__Textauszug__:
Joseph Ratzinger hat als Professor für katholische Theologie drei Jahre lang an der Uni Tübingen gelehrt: von 1966 bis 69. Damals galt er als aufgeschlossener, fortschrittlicher Theologe. Er war unter anderem auf Betreiben von Hans Küng im Jahr 1966 an die Universität Tübingen gekommen. Wolfgang Gramer studierte damals bei Ratzinger. Der Priester im Ruhestand erinnert sich mit Begeisterung an seinen ehemaligen Professor.
Bei Ratzinger gelernt, mit dem Herzen zu sehen
Gramer habe als junger Erwachsener von Ratzinger gelernt, dass die Auferstehung Jesu Christi nicht wörtlich zu verstehen sei, sondern als "eine neue Wirklichkeit, die wir mit unseren Augen des Kopfes nicht erfassen können, aber mit den Augen des Herzens", so Gramer gegenüber dem SWR. Trotz der späteren Kritik an Joseph Ratzinger als Theologe und Papst Benedikt XVI.: Der damals junge Professor Ratzinger bleibt seinem ehemaligen Studenten Wolfgang Gramer positiv im Gedächtnis - als tief gläubiger, feinfühliger Mensch, der ihm beigebracht habe, mit dem Herzen zu sehen.

__Datenauszug__:
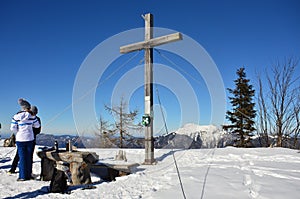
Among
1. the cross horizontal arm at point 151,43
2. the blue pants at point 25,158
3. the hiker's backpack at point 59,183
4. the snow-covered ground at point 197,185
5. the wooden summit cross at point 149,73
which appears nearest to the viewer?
the snow-covered ground at point 197,185

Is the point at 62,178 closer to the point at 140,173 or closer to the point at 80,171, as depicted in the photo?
the point at 80,171

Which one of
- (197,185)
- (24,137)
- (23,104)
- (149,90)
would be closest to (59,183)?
(24,137)

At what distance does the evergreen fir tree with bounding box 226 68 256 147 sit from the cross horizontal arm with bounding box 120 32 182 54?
50.8 ft

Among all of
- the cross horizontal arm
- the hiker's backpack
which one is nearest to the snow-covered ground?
the hiker's backpack

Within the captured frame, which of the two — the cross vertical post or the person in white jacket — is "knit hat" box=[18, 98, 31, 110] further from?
the cross vertical post

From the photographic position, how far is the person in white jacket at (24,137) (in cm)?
508

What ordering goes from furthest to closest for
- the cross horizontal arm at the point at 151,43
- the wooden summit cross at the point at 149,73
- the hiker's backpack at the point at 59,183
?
the wooden summit cross at the point at 149,73 < the cross horizontal arm at the point at 151,43 < the hiker's backpack at the point at 59,183

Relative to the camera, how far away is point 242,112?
20672 millimetres

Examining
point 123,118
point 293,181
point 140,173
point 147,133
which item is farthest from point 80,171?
point 123,118

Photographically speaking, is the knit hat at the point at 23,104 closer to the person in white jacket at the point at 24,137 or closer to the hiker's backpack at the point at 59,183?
the person in white jacket at the point at 24,137

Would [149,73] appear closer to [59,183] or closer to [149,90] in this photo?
[149,90]

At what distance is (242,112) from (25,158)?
1913 cm

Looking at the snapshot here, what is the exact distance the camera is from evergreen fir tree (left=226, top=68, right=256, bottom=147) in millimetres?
20375

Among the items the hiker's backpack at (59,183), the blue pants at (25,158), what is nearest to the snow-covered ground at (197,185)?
the hiker's backpack at (59,183)
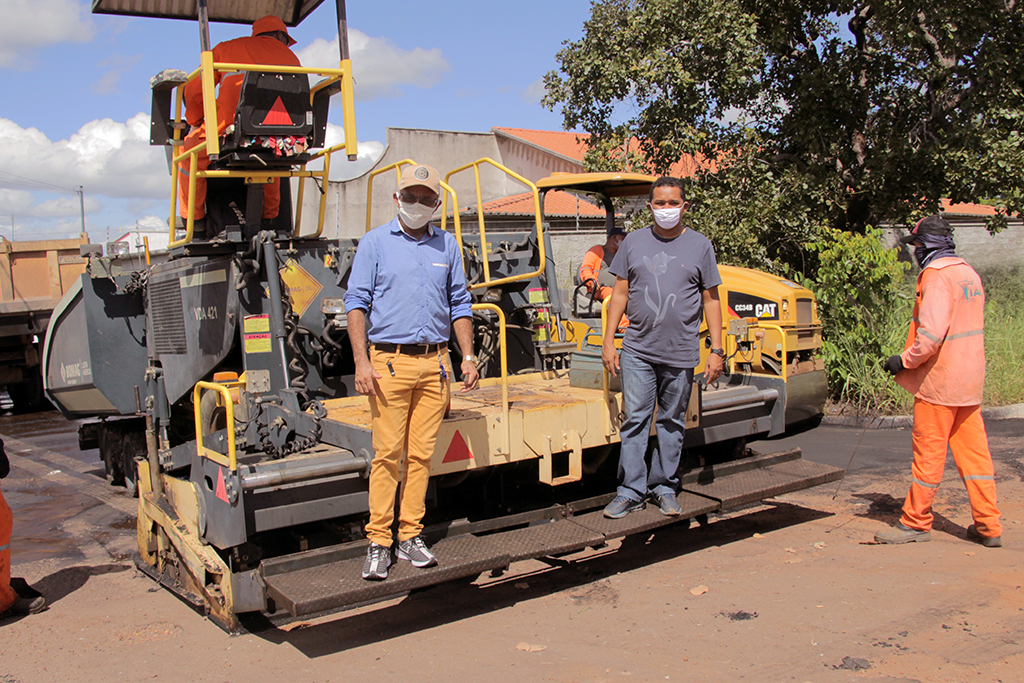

__Ihre Aufgaben__:
• 1. Ändern Sie im Text über Ratzingers Tübinger Lehrjahre alles von „Bei Ratzinger gelernt, mit“ bis hinunter zu „Herzen zu sehen.“, indem Sie „SWR“ durch „Südwestrundfunk“ ersetzen, und geben Sie diesen Abschnitt wieder.
• 2. Nennen Sie alle Personen, die im Text über Ratzingers Tübinger Lehrjahre namentlich vorkommen.
• 3. Knüpfen Sie an den letzten Satz des Textes über Ratzingers Tübinger Lehrjahre an und schreiben Sie ihn weiter.
Die Datensätze stehen in keinem Zusammenhang mit dem Text.

__Lösungen zur Übung__:
• 1.
Bei Ratzinger gelernt, mit dem Herzen zu sehen
Gramer habe als junger Erwachsener von Ratzinger gelernt, dass die Auferstehung Jesu Christi nicht wörtlich zu verstehen sei, sondern als "eine neue Wirklichkeit, die wir mit unseren Augen des Kopfes nicht erfassen können, aber mit den Augen des Herzens", so Gramer gegenüber dem Südwestrundfunk. Trotz der späteren Kritik an Joseph Ratzinger als Theologe und Papst Benedikt XVI.: Der damals junge Professor Ratzinger bleibt seinem ehemaligen Studenten Wolfgang Gramer positiv im Gedächtnis - als tief gläubiger, feinfühliger Mensch, der ihm beigebracht habe, mit dem Herzen zu sehen.

• 2. Joseph Ratzinger (später Papst Benedikt XVI.), Hans Küng, Wolfgang Gramer, Jesus Christus

• 3.
68er-Gewalt an Uni veränderte Ratzinger
Auch der frühere katholische Rundfunkpfarrer Michael Broch erinnert sich an Joseph Ratzinger als einen brillanten Kopf und Theologen. In Tübingen geschah aber etwas, das Ratzinger offenbar veränderte: Er wurde mit radikalen und gewalttätigen Studenten der 68er-Generation konfrontiert, so Broch, der sein Staatsexamen in Theologie hinter verschlossenen Türen machen musste, um nicht gestört zu werden.
"Grandioser Theologe" macht "strikte Hoftheologie"
Der Mann, der als Theologe als aufgeschlossen galt, vollzog eine Kehrtwende. Er sorgte in den 1980ern dafür, dass Anhänger der Befreiungstheologie, welche die herrschenden Strukturen kritisierten, weil die ihrer Ansicht nach viele Menschen in die Armut trieben, in Südamerika nicht mehr lehren durften. Die Sorge Ratzingers: Die Kritik an den herrschenden Machtstrukturen könnte auch Kritik an kirchlichen Machtstrukturen bedeuten. Das wollte er nicht.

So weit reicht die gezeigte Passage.